Pour le PDG, une défense taillée sur mesure

Carlos Ghosn a choisi le très réputé Motonari Otsuru comme avocat. Un allié précieux pour le patron de Renault puisqu’il a un temps dirigé le bureau d’enquêtes spéciales responsable de son arrestation.
Carlos Ghosn apparaissant à la télévision japonaise, à Tokyo, le 21 décembre. (Photo par Jiji Press. AFP)
publié le 7 janvier 2019 à 21h17

En apparence, il n'est que douceur et discrétion. Un visage jovial sous des mèches rebelles poivre et sel. Des joues généreuses derrière de rondes lunettes. Ses surnoms révèlent toutefois un autre personnage. C'est «M. au carré», pour son extrême sérieux et son implacable rigueur, ou encore «le Confesseur», pour sa capacité à faire parler les suspects les plus retors.

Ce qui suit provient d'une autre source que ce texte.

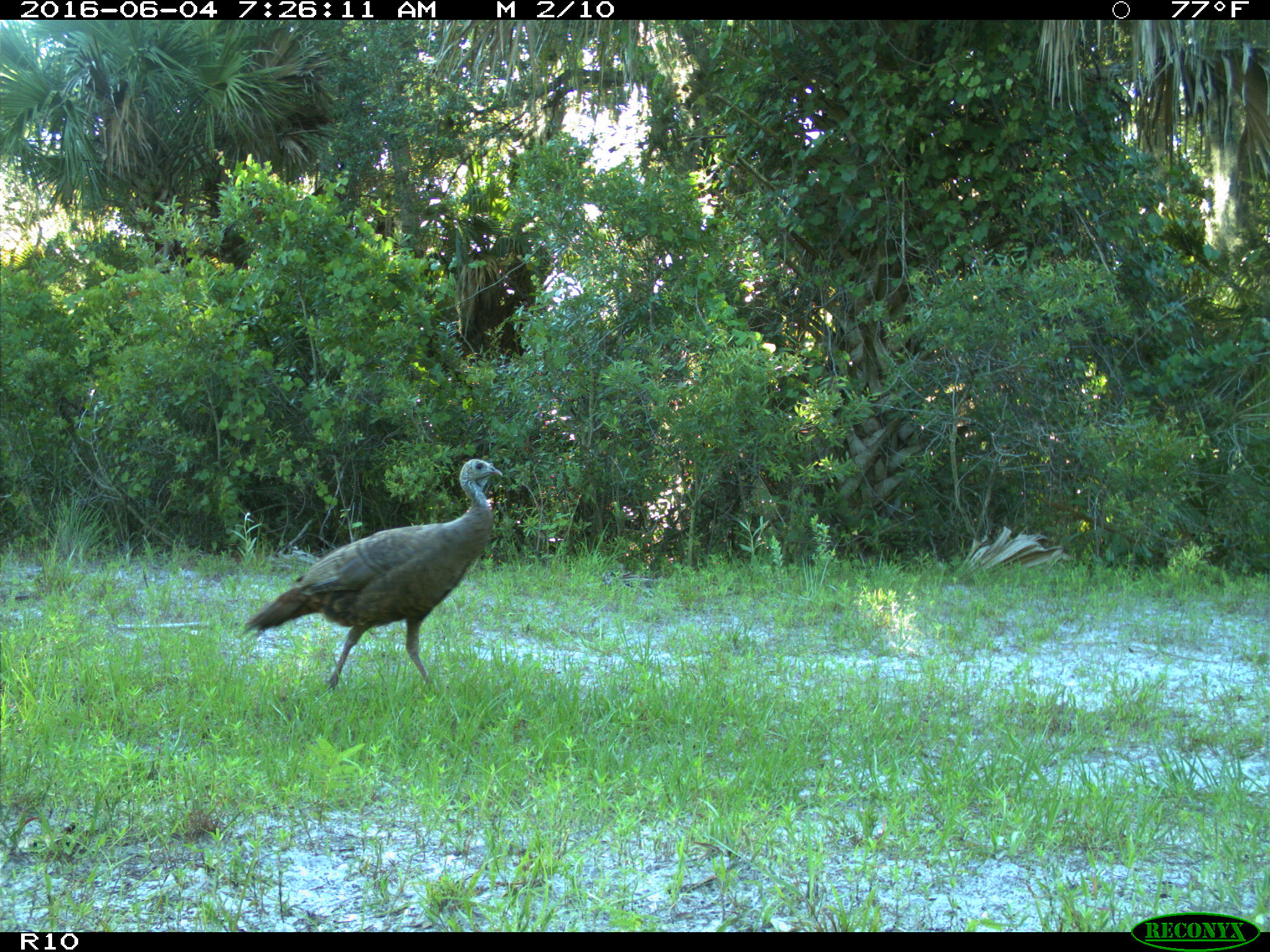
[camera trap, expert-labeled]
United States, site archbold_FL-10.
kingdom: Animalia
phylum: Chordata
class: Aves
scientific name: Aves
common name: birds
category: unidentified bird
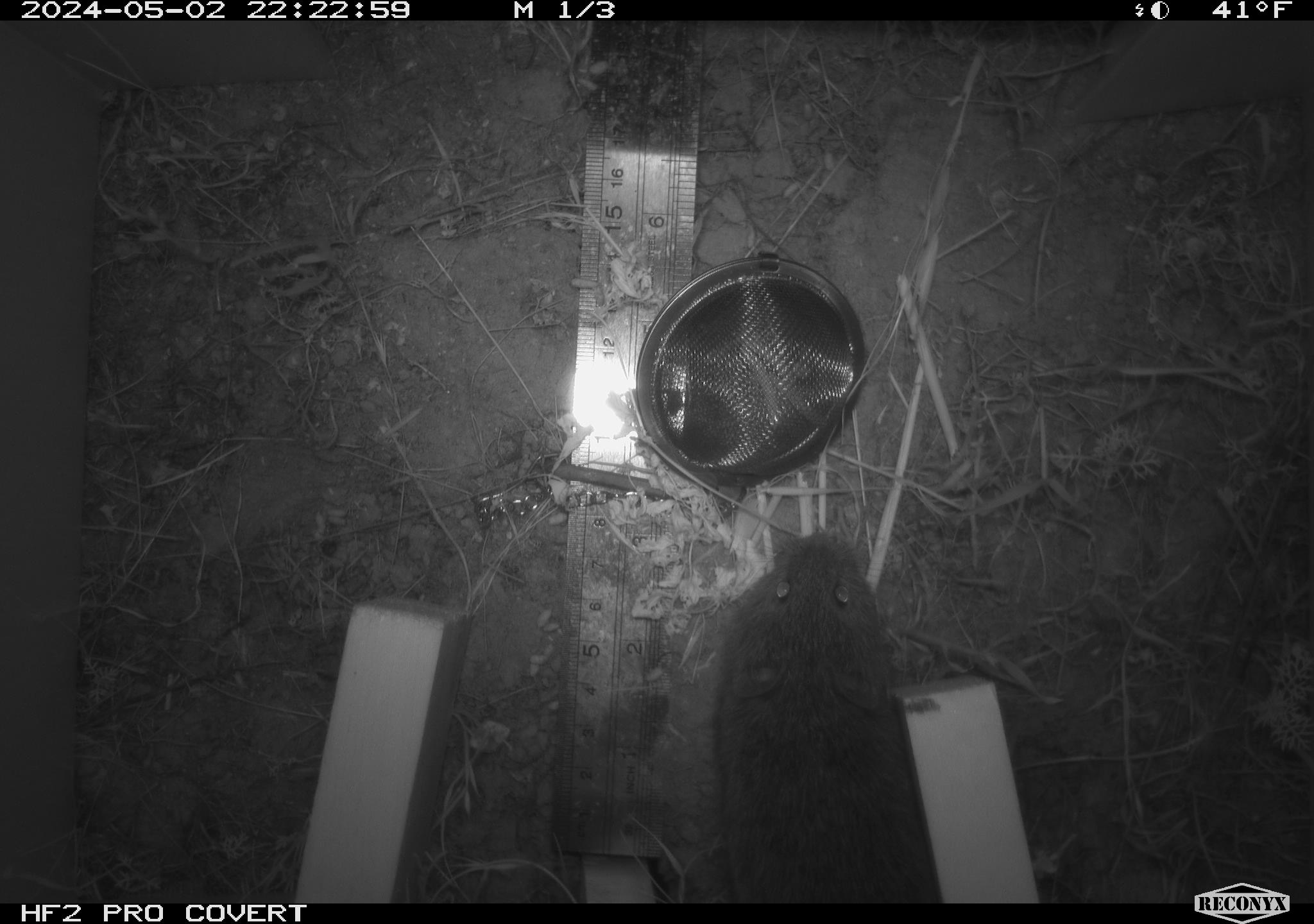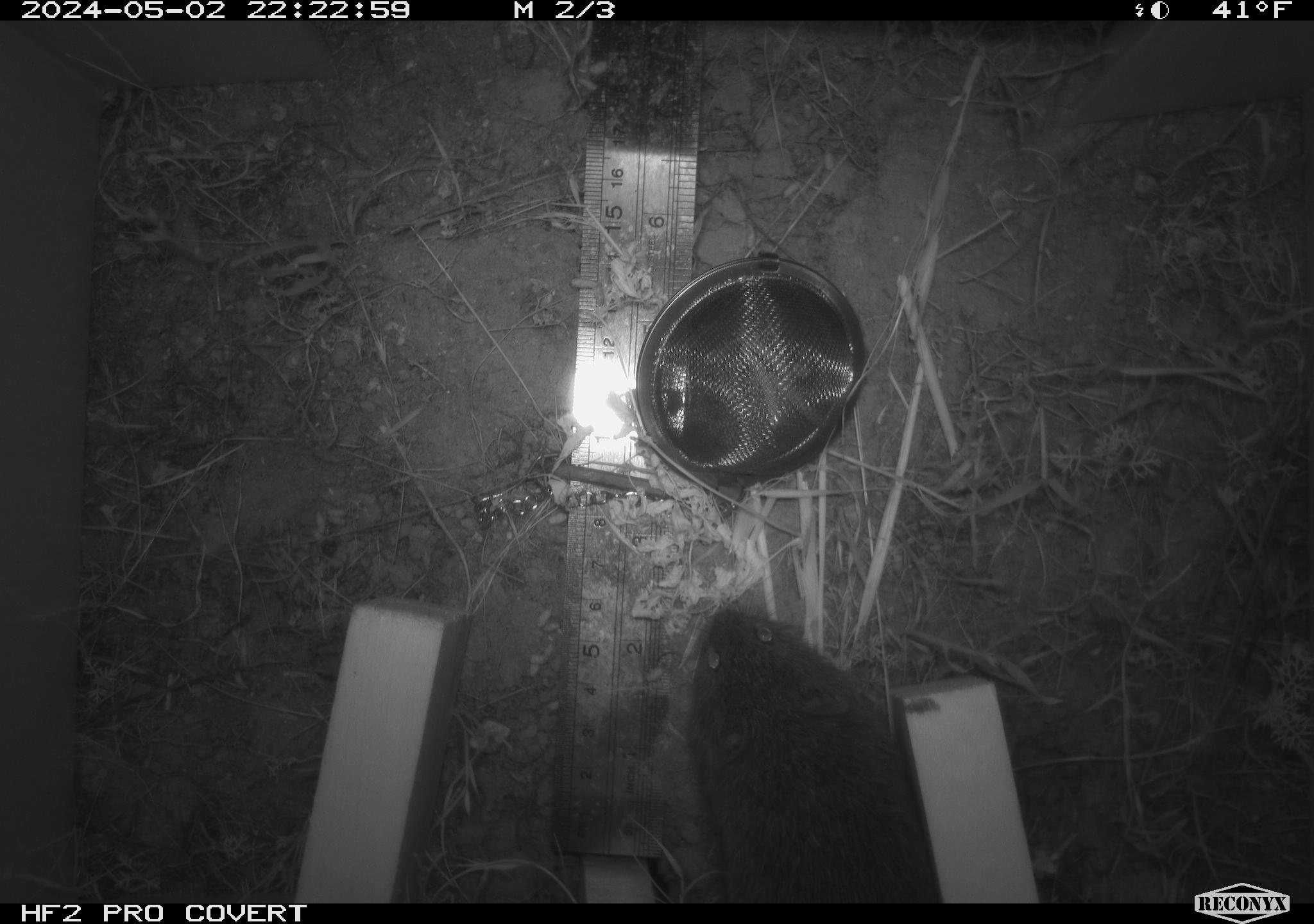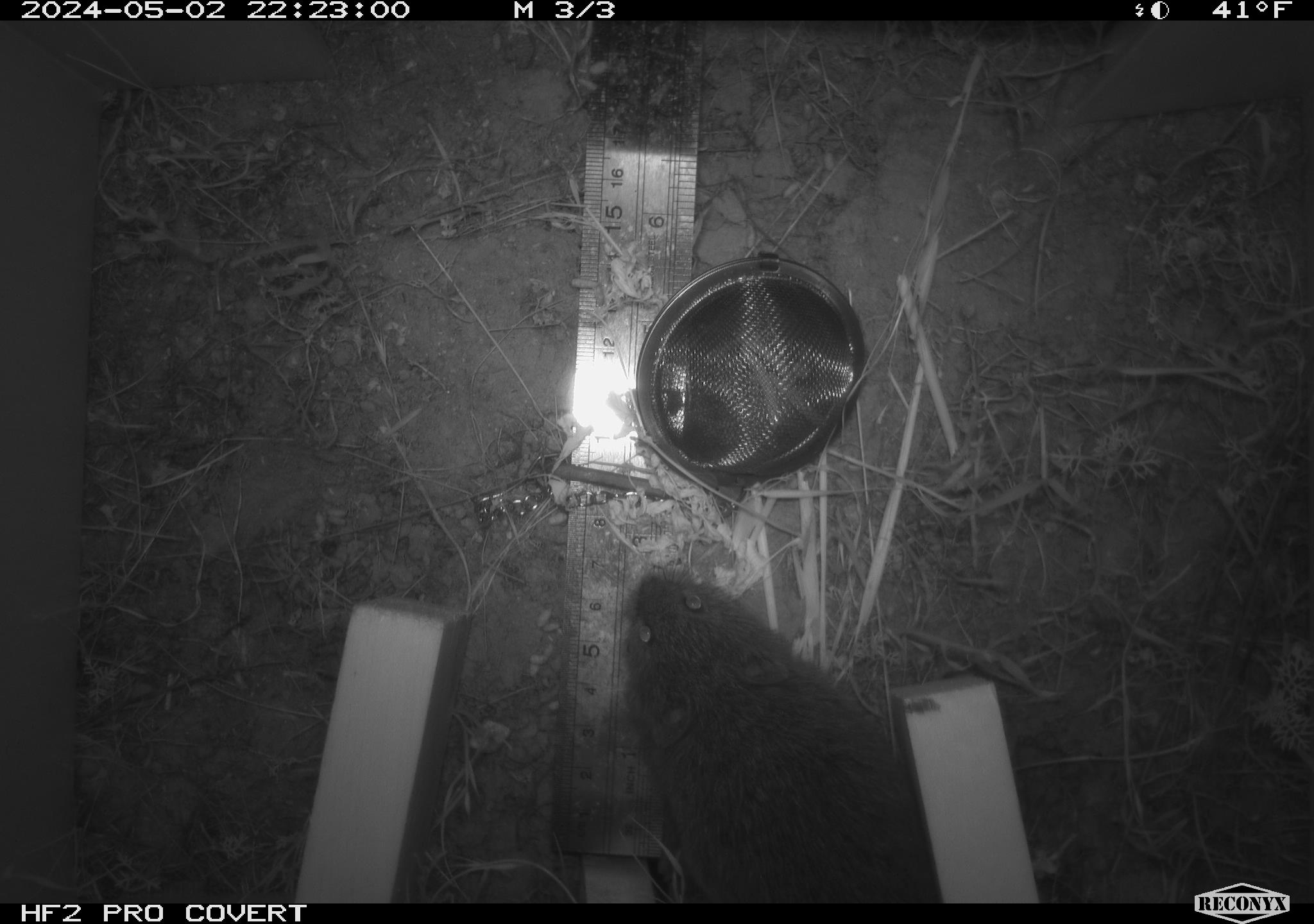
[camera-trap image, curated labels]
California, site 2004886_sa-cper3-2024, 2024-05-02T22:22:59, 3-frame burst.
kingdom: Animalia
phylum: Chordata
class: Mammalia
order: Rodentia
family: Cricetidae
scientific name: Arvicolinae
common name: voles, lemmings, and muskrats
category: arvicolinae subfamily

Motonari Otsuru, 63 ans, est l'avocat japonais choisi par Carlos Ghosn. S'il travaille en collaboration avec le cabinet américain Paul, Weiss, Rifkind, Wharton & Garrison LLP, également recruté par le patron déchu de Nissan, c'est bien lui qui assure la défense du Franco-Libano-Brésilien depuis son arrestation surprise le 19 novembre sur le tarmac de l'aéroport Haneda de Tokyo.

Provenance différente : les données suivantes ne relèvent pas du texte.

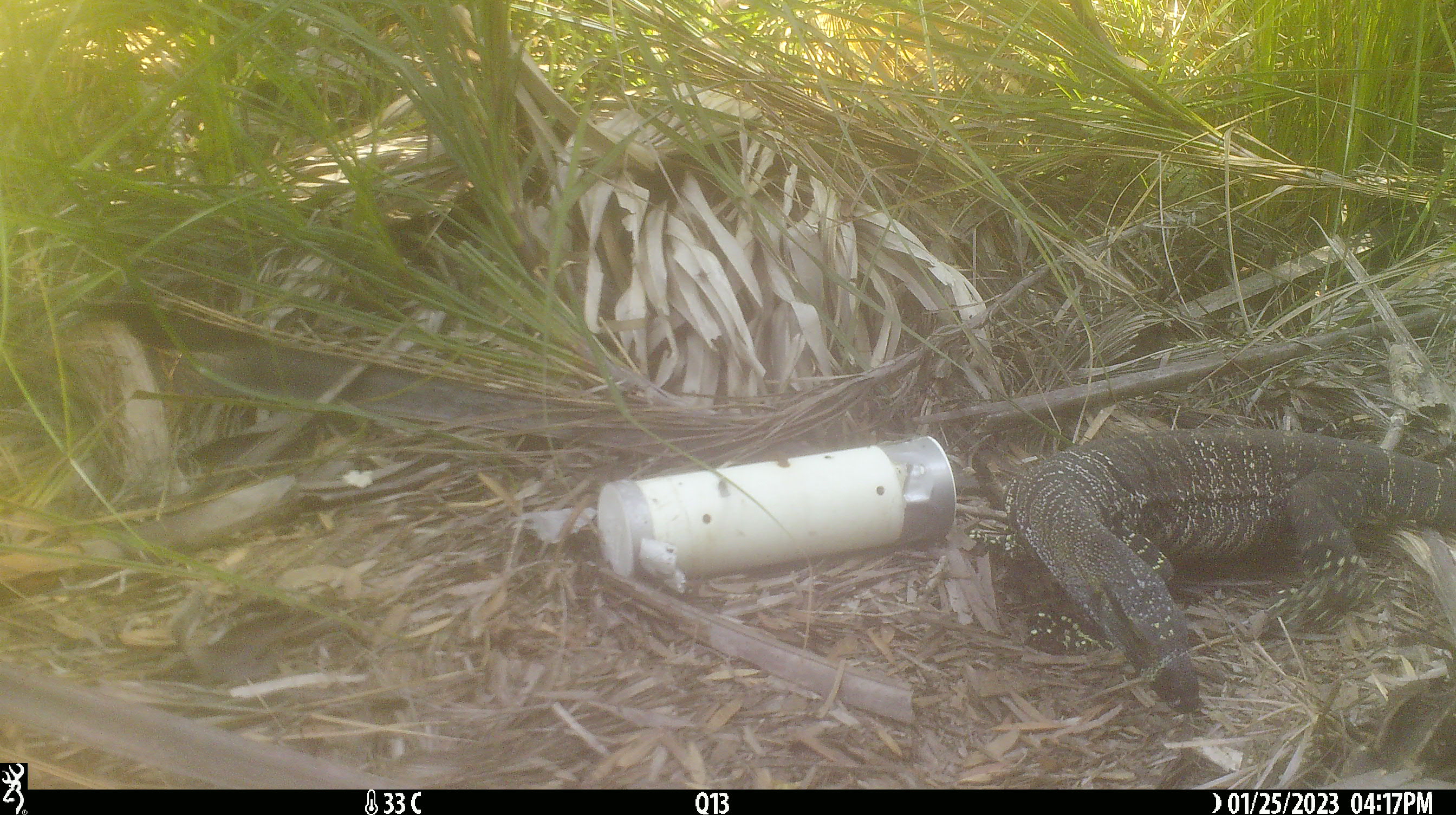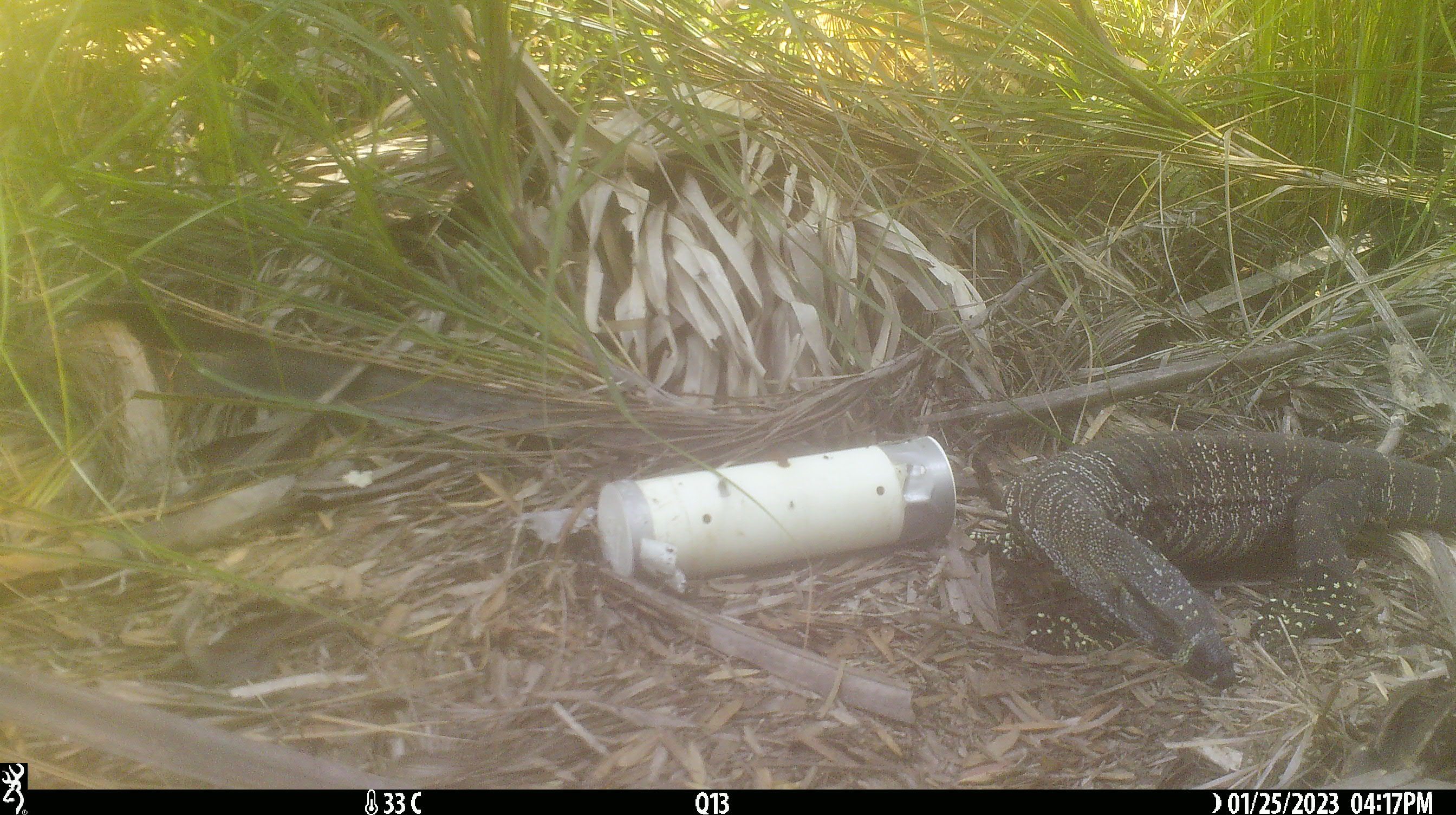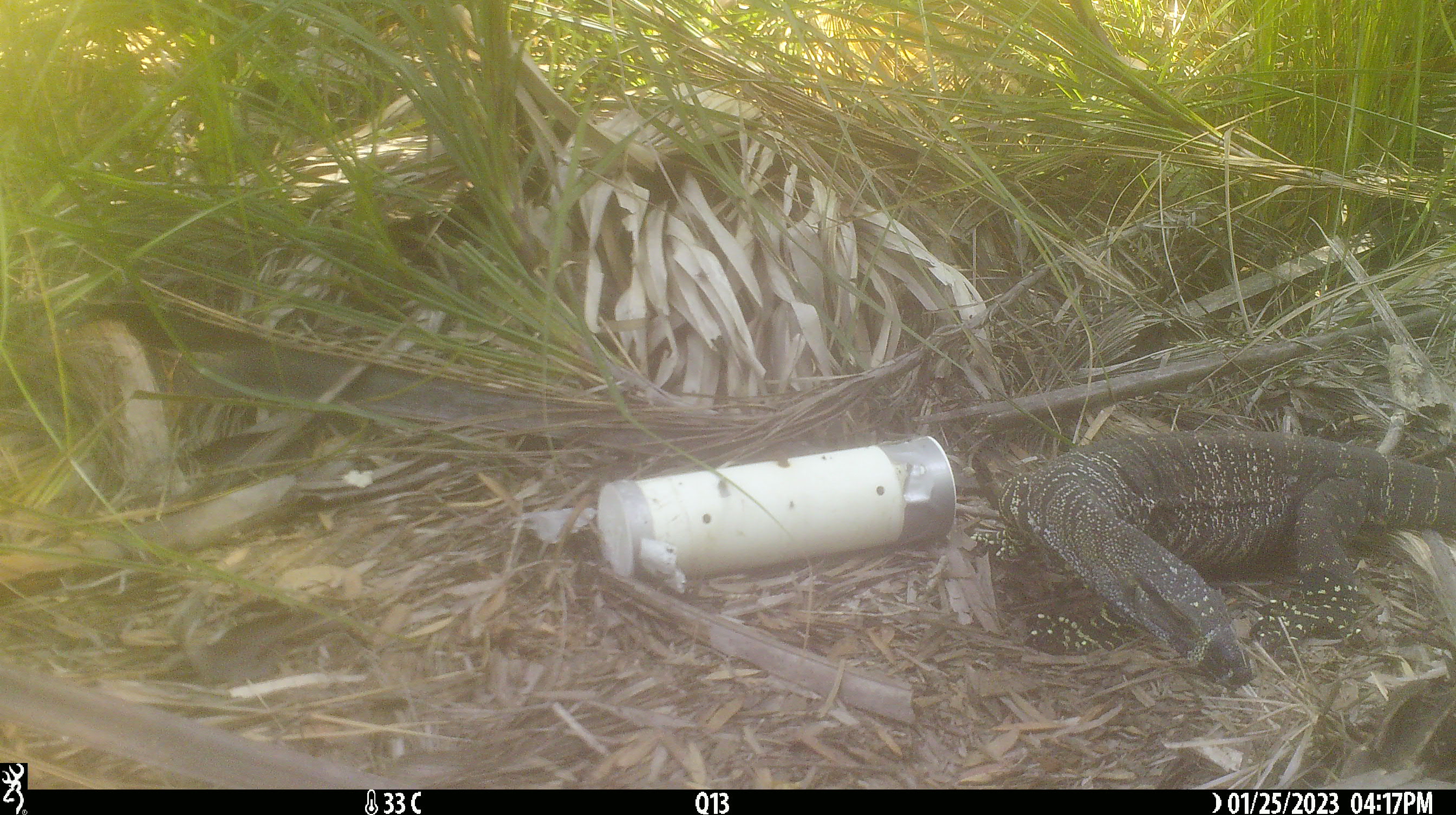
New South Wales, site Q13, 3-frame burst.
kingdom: Animalia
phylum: Chordata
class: Reptilia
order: Squamata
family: Varanidae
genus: Varanus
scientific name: Varanus varius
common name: lace monitor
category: goanna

A ce titre, la star du barreau japonais est l’une des très rares personnes, avec les ambassadeurs de France, du Brésil et du Liban, à pouvoir rendre visite au dirigeant de Renault dans sa petite cellule du centre de détention de Kosuge, au nord-est de Tokyo. Il n’a pas le droit d’assister son client lors des interrogatoires et n’a pas accès aux pièces du dossier, mais il peut s’entretenir avec lui pour le conseiller. Il n’a rien dévoilé de sa stratégie et son cabinet refuse les demandes de commentaires. Tout juste sait-on que Carlos Ghosn nie en bloc les faits qu’on lui reproche.

Saxophone

Motonari Otsuru s'avère un allié judicieux, voire le seul atout dont dispose le patron emprisonné, face à la machine judiciaire japonaise : autrefois procureur, il a supervisé de 2005 à 2007 le redoutable bureau d'enquêtes spéciales du parquet de Tokyo. Celui-là même qui interroge Carlos Ghosn depuis des semaines. «Il est le meilleur choix car il connaît toutes les techniques du procureur», confirme le juriste Yoji Ochiai, lui-même ancien procureur. L'avocat de Ghosn a d'ailleurs déjà deux coups d'éclat à son actif. C'est lui qui a demandé et obtenu la comparution de son client, ce mardi à 10 h 30, heure japonaise (2 h 30 du matin dans la nuit de lundi à mardi en France), devant un tribunal de Tokyo pour obliger le procureur à clarifier publiquement le motif de sa détention prolongée. La séance ne devait rien changer à l'affaire, mais permettre à Carlos Ghosn de se faire entendre pour la première fois durant… dix minutes. Auparavant, le 20 décembre, Motonari Otsuru avait infligé un camouflet au parquet japonais en obtenant le rejet par un tribunal de l'extension de la garde à vue de Carlos Ghosn. Ce coup de théâtre rarissime avait laissé entrevoir l'espoir d'une libération sous caution. Mais finalement les procureurs ont délivré un troisième mandat d'arrêt, pour abus de confiance aggravé, et ainsi obtenu le maintien en détention du dirigeant de Renault.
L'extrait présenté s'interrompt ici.